Equal Exchange is a for-profit, Fairtrade, worker-owned cooperative headquartered in West Bridgewater, Massachusetts. Equal Exchange distributes organic, gourmet coffee, tea, sugar, bananas, avocados, cocoa, and chocolate bars produced by farmer cooperatives in Latin America, Africa, and Asia. Founded in 1986, it is the oldest and largest Fair Trade coffee company in the United States. The highest paid employee of Equal Exchange may not make more than four times what the lowest paid employee receives.

==History==
Equal Exchange was founded in 1986 by Rink Dickinson, Jonathan Rosenthal, and Michael Rozyne. Before founding Equal Exchange, Dickinson, Rosenthal, and Rozyne were managers at a food cooperative in New England, and were actively involved in American food industry reform.

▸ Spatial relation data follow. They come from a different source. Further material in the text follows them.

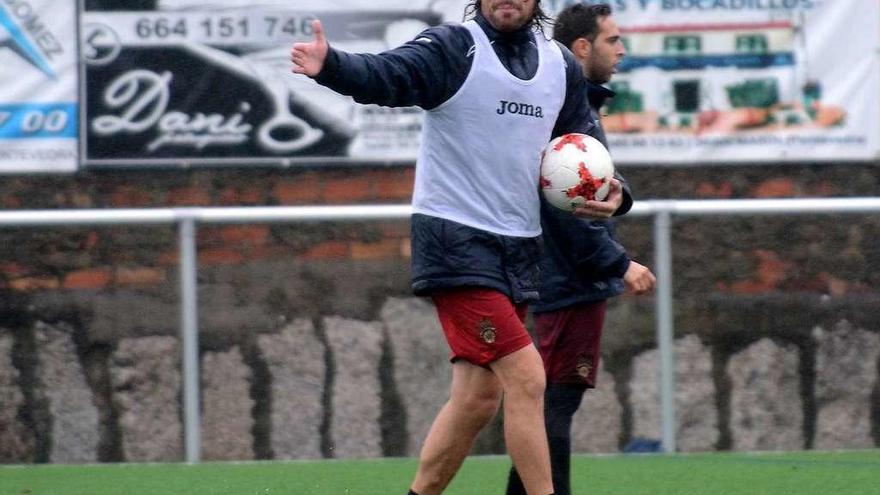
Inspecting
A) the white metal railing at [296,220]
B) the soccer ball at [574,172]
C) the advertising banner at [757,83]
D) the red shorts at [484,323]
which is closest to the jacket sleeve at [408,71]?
Answer: the soccer ball at [574,172]

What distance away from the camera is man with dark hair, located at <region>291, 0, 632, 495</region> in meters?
4.63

For three years prior to Equal Exchange's birth, the three founders met once weekly to discuss how global food trade could be changed to increase incomes and stabilize economic situations of farmers. The meetings resulted in the development of an alternative trade model that utilized direct trade, established long-term contracts, and offered higher-than-market prices to small coffee farmers. This differs from the traditional trade model, in which buyers go through a series of middlemen to purchase coffee beans from plantation farmers.

==Café==
Equal Exchange operates three cafés in the United States. The cafés, located in Washington, Illinois, and Ohio, serve Equal Exchange tea, coffee, and espresso drinks as well as locally sourced pastries, sandwiches, and other lunch items.

==EEUK==
Equal Exchange co-operative based in the UK has close ties to Equal Exchange US where they both share various product lines and farmer co-op producers. Both share the same name and produce coffee, chocolate, and cocoa products among many other items. This relationship was made permanent in 2017 when EE Wholesale UK became a subsidiary of Equal Exchange US.